Yet with the business model for news in transition, mainstream media owners are cutting staff and reducing content, particularly hard-news coverage, in order to maintain the high profit margins newspapers have historically enjoyed. “The editorial costs of the average newspaper run from about nine to twelve percent,” says Robert Picard. “That’s nothing in comparison to the total costs of the newspaper, yet they’ve been bearing the brunt more and more.” Certainly the news industry needs to think about different business models (Tom Rosenstiel, director of the Project for Excellence in Journalism, is a proponent of one in which consumers would pay for news as part of their monthly Internet subscription). But it would also be wise to consider the many ways that government could simply protect journalism from market pressures. I’d like to present some of them—not by way of endorsing one idea over another, but to spark a necessary discussion.
Let’s begin with Europe, where most countries have been subsidizing the press, both directly and indirectly, for decades. In Scandinavia and a few central European countries, some newspapers receive lump sums from the government. Sweden has a particularly streamlined subsidy system that was implemented in 1971. Karl Erik Gustafsson, a professor of media economics at Jönköping International Business School, created the system, which was designed to preserve newspaper pluralism by allocating money to all papers except the dominant paper in a given region or city. Since these subsidies have been in place, there has been a substantial reduction in newspaper closures, and Sweden has avoided the inevitable effect of the free market on the daily press: the one-newspaper town. The subsidies are distributed by The Press Subsidies Council, an administrative governmental body, and are based on circulation and revenue data. “The rules are automatic,” explains Gustafsson. “They are in no way subjective. It’s an open system and every newspaper knows exactly what the subsidy will be this year and the coming year. I think the newspapers have become stronger in their criticism of the political parties due to the state subsidies. Earlier, they were more partisan, more dependent on the money from the parties.” (Historically, newspapers in Europe received substantial funding from political parties, as they once did in the U.S.) “Now they can say, ‘We don’t care. We get our money from the state.’” Hallin, who specializes in comparative media systems, observed that when the press subsidies were introduced, it was “exactly in that period that there was a shift in Scandinavia toward a more adversarial press. It is actually very strong evidence that press subsidies don’t lead journalists to be timid.”
Newspapers in most European countries also benefit from a reduction in or an exemption from the Value Added Tax, which ranges from approximately 15 to 25 percent. Other press subsidies in Europe include corporate tax exemptions, grants for start-up ventures or technological innovations, state loans, grants for journalism research and training, and regulations requiring that government advertising appear in multiple publications. (In France, individual journalists enjoy a substantial income-tax deduction.)

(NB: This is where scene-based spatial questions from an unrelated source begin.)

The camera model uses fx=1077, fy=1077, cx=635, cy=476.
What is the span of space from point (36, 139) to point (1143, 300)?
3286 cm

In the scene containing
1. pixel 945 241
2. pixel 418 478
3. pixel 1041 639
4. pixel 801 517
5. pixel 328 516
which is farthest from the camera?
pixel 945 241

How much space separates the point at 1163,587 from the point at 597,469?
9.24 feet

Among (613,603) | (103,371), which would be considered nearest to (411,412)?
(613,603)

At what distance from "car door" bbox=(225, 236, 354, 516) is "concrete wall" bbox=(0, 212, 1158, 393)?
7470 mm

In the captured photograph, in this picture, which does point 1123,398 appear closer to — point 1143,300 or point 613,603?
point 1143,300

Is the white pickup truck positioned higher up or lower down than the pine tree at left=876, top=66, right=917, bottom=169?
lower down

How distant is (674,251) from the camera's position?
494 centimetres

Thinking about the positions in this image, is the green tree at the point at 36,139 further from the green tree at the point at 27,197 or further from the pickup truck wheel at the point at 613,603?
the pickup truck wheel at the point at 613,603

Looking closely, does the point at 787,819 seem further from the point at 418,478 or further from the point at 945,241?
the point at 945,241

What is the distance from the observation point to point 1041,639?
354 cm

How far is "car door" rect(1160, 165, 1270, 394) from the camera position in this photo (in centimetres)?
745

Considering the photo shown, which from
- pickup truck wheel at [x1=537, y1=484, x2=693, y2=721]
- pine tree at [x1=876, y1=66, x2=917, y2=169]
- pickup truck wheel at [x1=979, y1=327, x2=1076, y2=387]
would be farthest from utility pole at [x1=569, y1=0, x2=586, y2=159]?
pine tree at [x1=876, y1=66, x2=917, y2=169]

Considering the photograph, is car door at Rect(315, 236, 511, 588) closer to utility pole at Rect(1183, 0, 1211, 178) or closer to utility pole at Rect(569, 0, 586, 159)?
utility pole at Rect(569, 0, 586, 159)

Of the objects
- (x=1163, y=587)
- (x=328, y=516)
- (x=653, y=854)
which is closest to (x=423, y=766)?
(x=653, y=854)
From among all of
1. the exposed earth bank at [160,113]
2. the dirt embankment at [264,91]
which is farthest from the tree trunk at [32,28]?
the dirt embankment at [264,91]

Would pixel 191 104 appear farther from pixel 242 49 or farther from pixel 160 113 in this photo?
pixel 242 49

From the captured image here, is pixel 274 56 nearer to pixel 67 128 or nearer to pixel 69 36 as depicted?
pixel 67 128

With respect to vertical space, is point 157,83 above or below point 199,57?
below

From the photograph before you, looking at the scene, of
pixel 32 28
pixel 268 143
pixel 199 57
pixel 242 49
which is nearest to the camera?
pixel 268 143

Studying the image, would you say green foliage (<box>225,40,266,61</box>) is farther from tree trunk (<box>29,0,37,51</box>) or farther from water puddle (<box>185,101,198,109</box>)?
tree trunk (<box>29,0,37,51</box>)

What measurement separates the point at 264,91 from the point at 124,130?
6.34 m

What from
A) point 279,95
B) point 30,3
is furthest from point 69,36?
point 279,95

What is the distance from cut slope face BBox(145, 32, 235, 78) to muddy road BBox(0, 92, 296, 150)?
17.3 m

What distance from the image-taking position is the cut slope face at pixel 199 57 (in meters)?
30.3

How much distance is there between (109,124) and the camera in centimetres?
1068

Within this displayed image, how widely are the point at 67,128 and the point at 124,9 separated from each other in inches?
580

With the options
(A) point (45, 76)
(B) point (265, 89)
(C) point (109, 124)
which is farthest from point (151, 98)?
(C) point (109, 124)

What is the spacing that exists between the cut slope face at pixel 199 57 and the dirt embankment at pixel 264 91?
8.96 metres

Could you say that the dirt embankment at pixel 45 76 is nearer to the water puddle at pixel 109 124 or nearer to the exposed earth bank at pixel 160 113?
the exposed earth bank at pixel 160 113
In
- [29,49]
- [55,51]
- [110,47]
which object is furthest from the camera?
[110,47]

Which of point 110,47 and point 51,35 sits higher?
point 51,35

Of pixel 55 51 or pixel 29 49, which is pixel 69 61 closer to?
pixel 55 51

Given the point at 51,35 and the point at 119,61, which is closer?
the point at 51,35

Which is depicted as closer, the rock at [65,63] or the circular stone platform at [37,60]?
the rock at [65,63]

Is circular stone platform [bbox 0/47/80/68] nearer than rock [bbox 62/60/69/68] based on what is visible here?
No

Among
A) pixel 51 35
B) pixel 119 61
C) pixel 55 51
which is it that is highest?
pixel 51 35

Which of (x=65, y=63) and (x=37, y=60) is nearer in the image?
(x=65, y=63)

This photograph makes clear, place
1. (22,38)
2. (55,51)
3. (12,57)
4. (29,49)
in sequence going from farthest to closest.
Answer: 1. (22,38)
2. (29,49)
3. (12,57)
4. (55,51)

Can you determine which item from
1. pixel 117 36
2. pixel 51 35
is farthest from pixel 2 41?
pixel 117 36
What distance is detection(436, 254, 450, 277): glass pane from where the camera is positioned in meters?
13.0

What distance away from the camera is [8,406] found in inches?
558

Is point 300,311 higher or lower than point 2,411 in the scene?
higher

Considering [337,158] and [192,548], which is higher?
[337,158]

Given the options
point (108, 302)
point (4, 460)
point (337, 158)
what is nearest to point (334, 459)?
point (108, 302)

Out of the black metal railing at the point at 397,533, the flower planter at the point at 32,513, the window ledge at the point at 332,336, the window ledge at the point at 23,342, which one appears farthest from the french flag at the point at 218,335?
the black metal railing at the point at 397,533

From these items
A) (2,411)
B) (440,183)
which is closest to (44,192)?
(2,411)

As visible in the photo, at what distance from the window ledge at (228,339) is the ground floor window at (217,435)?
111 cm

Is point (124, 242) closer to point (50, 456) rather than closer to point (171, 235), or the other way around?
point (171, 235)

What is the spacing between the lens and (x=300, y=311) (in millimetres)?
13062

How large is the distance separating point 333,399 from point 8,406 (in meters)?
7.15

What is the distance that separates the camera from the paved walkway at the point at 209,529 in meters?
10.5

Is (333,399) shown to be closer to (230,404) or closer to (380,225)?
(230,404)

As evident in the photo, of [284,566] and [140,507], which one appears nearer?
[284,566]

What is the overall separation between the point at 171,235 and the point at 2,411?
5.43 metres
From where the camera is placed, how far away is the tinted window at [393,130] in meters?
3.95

In addition, all European countries have robust and well-funded public broadcasting systems that dwarf America’s. The U.K. spends nearly $7 billion a year on public broadcasting—the money comes from an annual television tax—while the U.S. Congress allocates roughly $480 million. Certainly, the BBC has had its problems, most notably during the Thatcher era, but the value of the BBC’s news and investigative programming surely outweighs the harm from the handful of instances in which government tried to influence or censor content. “The BBC is at least as independent politically if not perhaps somewhat more independent than the commercial networks in the U.S.,” says Hallin. “People assume that if the government pays for it, it will control it, and so the media will be less free. The truth is that the experience of European countries suggests that’s not actually the case.”

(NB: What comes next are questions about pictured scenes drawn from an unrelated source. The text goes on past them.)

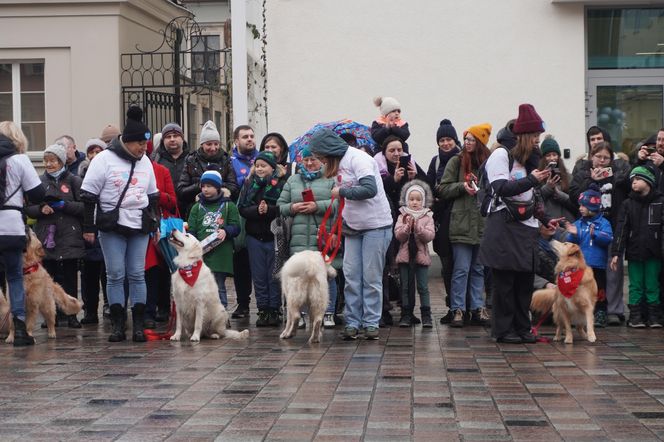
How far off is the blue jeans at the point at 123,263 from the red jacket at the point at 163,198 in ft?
2.59

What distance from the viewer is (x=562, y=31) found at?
699 inches

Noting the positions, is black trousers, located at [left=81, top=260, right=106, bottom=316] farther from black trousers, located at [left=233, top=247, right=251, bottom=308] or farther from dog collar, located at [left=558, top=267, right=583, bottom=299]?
dog collar, located at [left=558, top=267, right=583, bottom=299]

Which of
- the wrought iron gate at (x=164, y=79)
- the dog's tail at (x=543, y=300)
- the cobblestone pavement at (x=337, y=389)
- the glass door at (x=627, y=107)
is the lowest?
the cobblestone pavement at (x=337, y=389)

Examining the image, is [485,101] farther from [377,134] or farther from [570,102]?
[377,134]

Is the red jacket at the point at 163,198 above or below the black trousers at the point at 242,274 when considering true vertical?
above

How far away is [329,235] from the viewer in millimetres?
11562

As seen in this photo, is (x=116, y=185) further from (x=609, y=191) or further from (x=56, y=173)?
(x=609, y=191)

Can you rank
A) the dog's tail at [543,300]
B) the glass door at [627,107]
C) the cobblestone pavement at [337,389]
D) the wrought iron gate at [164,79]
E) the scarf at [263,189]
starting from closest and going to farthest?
the cobblestone pavement at [337,389] < the dog's tail at [543,300] < the scarf at [263,189] < the glass door at [627,107] < the wrought iron gate at [164,79]

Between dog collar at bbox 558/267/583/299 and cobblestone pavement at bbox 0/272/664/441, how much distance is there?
0.53m

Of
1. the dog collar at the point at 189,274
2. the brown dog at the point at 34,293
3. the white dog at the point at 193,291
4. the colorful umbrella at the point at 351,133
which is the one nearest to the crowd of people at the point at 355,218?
the colorful umbrella at the point at 351,133

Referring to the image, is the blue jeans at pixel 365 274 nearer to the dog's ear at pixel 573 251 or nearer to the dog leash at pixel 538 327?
the dog leash at pixel 538 327

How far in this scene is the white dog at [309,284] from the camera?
10.9m

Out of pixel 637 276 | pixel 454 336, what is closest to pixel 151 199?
pixel 454 336

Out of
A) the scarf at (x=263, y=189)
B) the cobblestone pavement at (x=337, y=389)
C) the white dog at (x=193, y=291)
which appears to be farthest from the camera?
the scarf at (x=263, y=189)
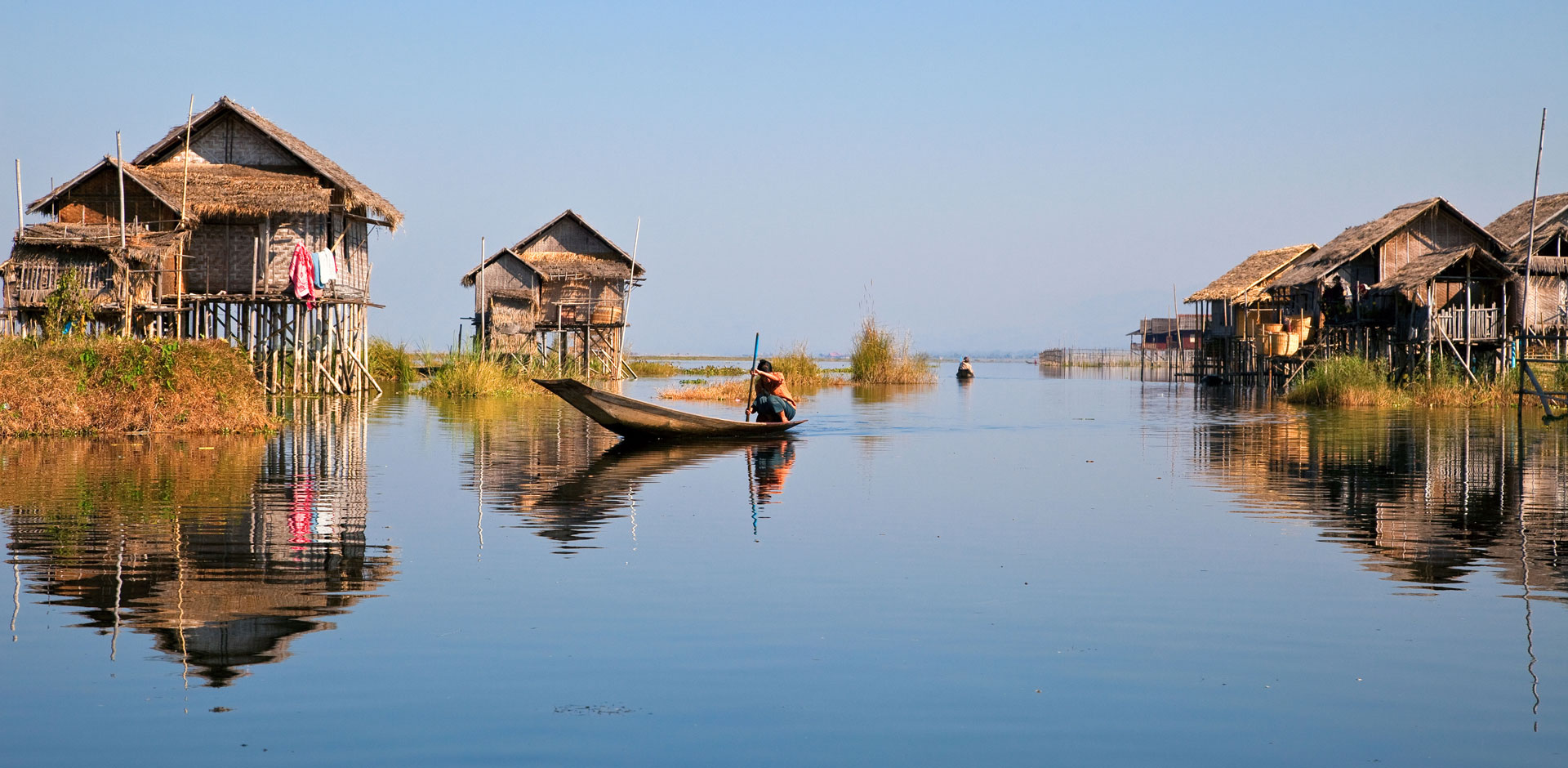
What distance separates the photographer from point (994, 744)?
5.17 metres

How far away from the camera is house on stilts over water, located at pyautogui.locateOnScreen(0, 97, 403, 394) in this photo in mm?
24062

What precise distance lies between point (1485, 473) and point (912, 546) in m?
8.77

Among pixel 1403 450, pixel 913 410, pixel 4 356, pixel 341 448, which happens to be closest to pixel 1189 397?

In addition to the valuable models of press support in Europe, there are scholars and journalists in the United States who are devising governmental solutions of their own. Free Press has been developing a new model of funding for public broadcasting and public-service journalism that would reduce political influence by eliminating the congressional appropriations process and politically appointed leadership. It proposes establishing an independent trust, funded by a ten-year tax on broadcast advertising revenue. Many European countries raise funds for media subsidies through a tax on advertisers. (In the U.S., the government does not tax advertisers or advertising revenue but does allow businesses to deduct all advertising expenses.)